Tanpa membiarkan Stuart mengutarakan protesnya, dengan ringan Lilliana melompat dan bergelantungan ke salah satu tepian balkon terdekat. Setelah berayun--mencari momentum, satu entakan cukup untuk melontarkan tubuh mungilnya hingga perempuan itu mendarat tanpa suara di lantai balkon.

Melalui celah yang tersisa dari papan-papan yang menyegel jendela, Lilliana bisa melihat bahwa bangunan itu tadinya merupakan balai pertemuan. Di tengah bentangan lantai yang agak luas, dia melihat orang-orang berjubah. Tidak sampai selusin, semua melingkari apa yang terlihat sebagai bak mandi dengan cairan merah gelap. Dua dari mereka maju, membawa seseorang yang tidak sadarkan diri.

"APA YANG MEREKA LAKUKAN?!"

Lilliana terhenyak, terlalu fokus pada objek pengamatan membuatnya tak menyadari Stuart sudah memanjat balkon lain untuk ikut mengintip. Kini akibat seruan lelaki itu, orang-orang berjubah di dalam ricuh. Beberapa dari mereka langsung berdatangan setelah menunjuk ke arah balkon.

"Stu, cepat lar-...!"

Bukannya cepat-cepat pergi, lelaki pirang itu malah mencabut papan terbesar yang menyegel jendela tempat dia mengintip, lalu ....

PRRRAAANNNG!!!

Kaca jendela pecah berkeping-keping.

"APA MAKSUDMUUU?!" seru Lilliana panik.

Pecahan kacanya beterbangan ke dalam, mengenai beberapa orang berjubah yang sudah cukup dekat. Yang lain menghentikan langkah karena Stuart sekali lagi mengempaskan papan ke kaca sebelahnya. Lelaki itu menyeruak masuk melalui lubang kaca yang dia buat dengan papan yang masih tertancap pecahan kaca di tangan.

"Kalian ... melakukan ritual menjijikkan!" geram Stuart. Darah yang mengalir dari keningnya—mungkin karena percikan kaca ketika papan dihantamkan, membuat ekspresinya terlihat mengancam.

Murid Lilliana merangsek maju, membuat orang-orang berjubah di sekelilingnya pingsan hanya dengan bersenjatakan papan kayu usang. Bisa jadi mereka tidak sempat memberikan perlawanan yang berarti akibat syok yang ditimbulkan oleh kemunculan Stuart tadi.

PRAKKK!

Akhirnya papan kayu di tangan Stuart rompal juga, beradu dengan tiang lilin dari besi yang digunakan oleh lawannya.

"Stu," desah Lilliana sembari menepuk kening. "Kau punya pisau, 'kan?"

Pipi Stuart memanas. Akibat terlalu bersemangat, dia lupa sama sekali akan sepasang pedang pendek di pinggangnya. Sayang dia agak terlambat, para lawan sudah terlanjur mengelilinginya. Walau bersenjata tajam, melawan beberapa orang sekaligus cukup merepotkan.

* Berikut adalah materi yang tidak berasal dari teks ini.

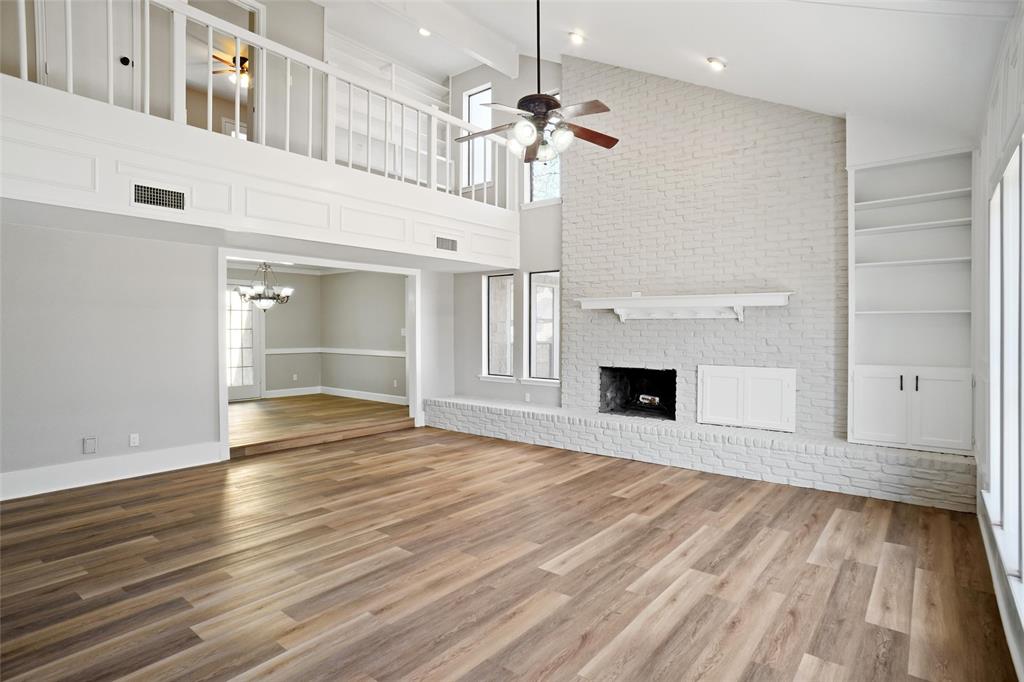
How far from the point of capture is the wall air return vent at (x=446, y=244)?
6.48 meters

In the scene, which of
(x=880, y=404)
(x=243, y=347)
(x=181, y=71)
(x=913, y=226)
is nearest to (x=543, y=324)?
(x=880, y=404)

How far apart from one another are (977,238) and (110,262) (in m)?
7.34

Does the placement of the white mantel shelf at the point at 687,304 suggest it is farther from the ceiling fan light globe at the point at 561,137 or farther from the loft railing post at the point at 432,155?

"Lilliana!" panggil lelaki itu. "Mereka manusia biasa. Apa yang harus kulakukan?"

"Apakah mereka punya kesadaran?"

Stuart memicingkan mata, mencoba menangkap ekspresi para pengepungnya. Mata-mata mereka yang memandang ke arahnya terlihat kosong.

"Kalau begitu mudah saja. Kita bereskan induknya."

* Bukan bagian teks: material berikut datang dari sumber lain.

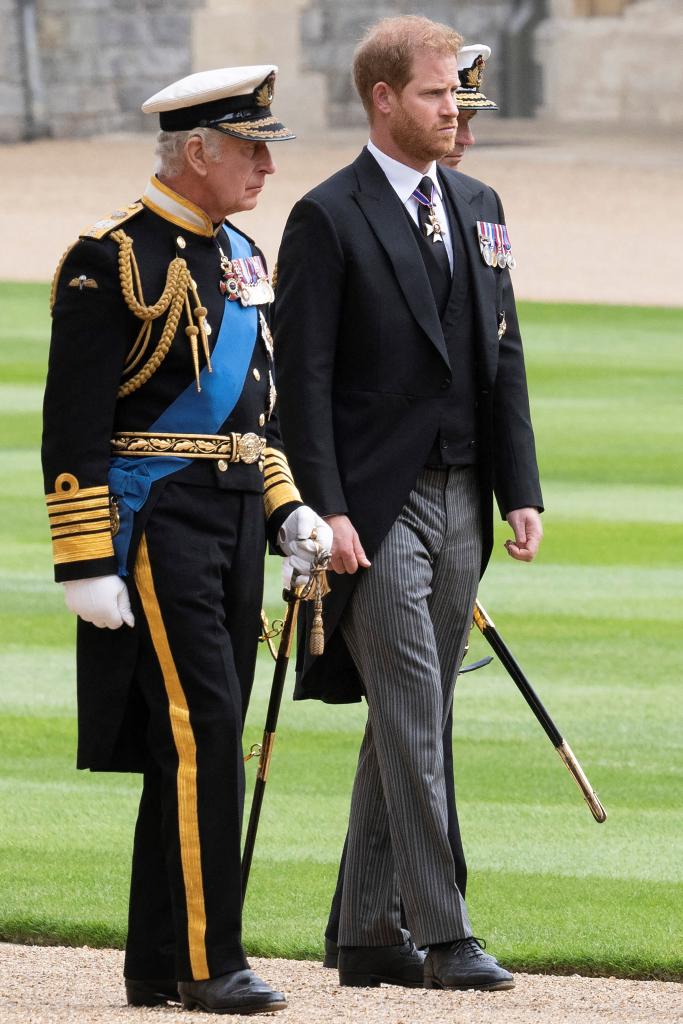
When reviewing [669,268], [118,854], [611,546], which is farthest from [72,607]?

"Err ... bagaimana cara membedakan ...?"

"Di antara sekumpulan manusia bodoh yang mengira bisa hidup abadi, hanya dengan berendam darah sesamanya ini, yang menjadi induk tentu saja yang baunya paling busuk."

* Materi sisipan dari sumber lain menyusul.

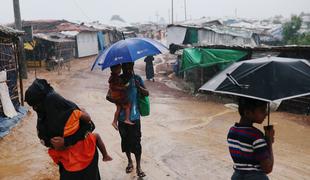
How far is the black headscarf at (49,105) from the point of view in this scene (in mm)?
2979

Stuart menghidu, hidungnya terangkat. Hanya sepintas, tercium anyir darah yang sudah mulai membusuk dari sisi belakangnya. Sebelum sumber aroma itu sempat melakukan sesuatu, Stuart segera menusuk ke arahnya sejauh mungkin. Pedih di pipi dan pundak menandakan lawannya tidak tinggal diam.

"Teruskan! Tebas lehernya!"

Dengan tangan yang masih bebas Stuart segera mengikuti perintah sang guru. Lolongan panjang yang memilukan disertai semburan darah hitam. Bersamaan dengan itu, yang lain tergeletak kehilangan kesadaran.

"Maksudku tadi bukan bau harfiah, tapi ... bolehlah."